Of course, while many organizations truly value and embrace their “older” workers, and while they are finding creative ways to work around their labor shortage challenges, some of them are not fully aware of how these challenges are increasing risks to workplace safety.

For example, in situations where laborers are limited, many times employees are asked to work extensive amounts of overtime, which could (at times) impact their clarity and alertness while on the job. And, in cases where workers are aging, their physical limitations or health challenges could hinder them from handling the demands and requirements of doing the job safely or correctly. Given these potential landmines, it’s important for organizations to take extra precautionary steps to ensure they are able to mitigate risks and prevent on-the-job injuries and extensive workers’ compensation claims from occurring.

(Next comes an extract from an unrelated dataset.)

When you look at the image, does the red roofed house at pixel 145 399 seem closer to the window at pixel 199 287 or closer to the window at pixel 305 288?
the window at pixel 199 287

The good new is there are now prevention and early intervention solutions providers that are being even more proactive in delivering the latest innovative solutions to help companies limit the risks associated with aging work teams and labor shortages. These new innovations are disruptive methods to the traditional workers’ compensation model that’s been around for years, which only addresses situations after accidents occur and after claims have been filed. By implementing some of the latest best practices, companies can ensure a safer and healthier workforce for years to come.
Five solutions companies should consider

1.  Worksite evaluations. Involve physical therapists on the front end (not just after an injury occurs) to work with employees, supervisors and management to understand workflow and all job task requirements. Therapists can recommend optimum positions, ergonomic strategies and physical movements required at work stations to minimize musculoskeletal impact on the employee.
2.  On-the-job fitness solutions. Engage employees in wellness tactics like stretching, core muscle strengthening, endurance and coordination exercises that are specifically customized to improve areas of the body that are most engaged in performing work-related tasks.
3.  Functional job analysis (FJA). Evaluate and empirically measure the critical functional demands of the job. This analysis also involves assessing the employee, the work and the worksite. An FJA can be extremely beneficial in accessing the capabilities of older employees and in helping supervisors with assigning or reassigning them to positions that best fit their current fitness level.
4.  Prompt reporting. Train and engage employees to report any health concerns as soon as they notice any discomfort. Once these early notifications are reported to supervisors, they are able to immediately address the concern and respond with appropriate evaluations, diagnosis or medical care–before the issue escalates.
5.  Early intervention screening. Allow prevention teams to screen employees and evaluate the worksite as a result of the employee’s concerns, supervisor request or first responder’s request. The prevention team then coaches the employee on appropriate ways to perform job tasks, the correct movement patterns, posture changes and strategies to reduce reported discomfort and improve safe job performance.

Now is a perfect time for companies to consider deploying some of these best practices and innovative ideas in prevention, early intervention and return to work programs. By using these latest solutions, companies can be better equipped to reduce claims and on-the-job injuries, even while managing older work teams or a tight labor force.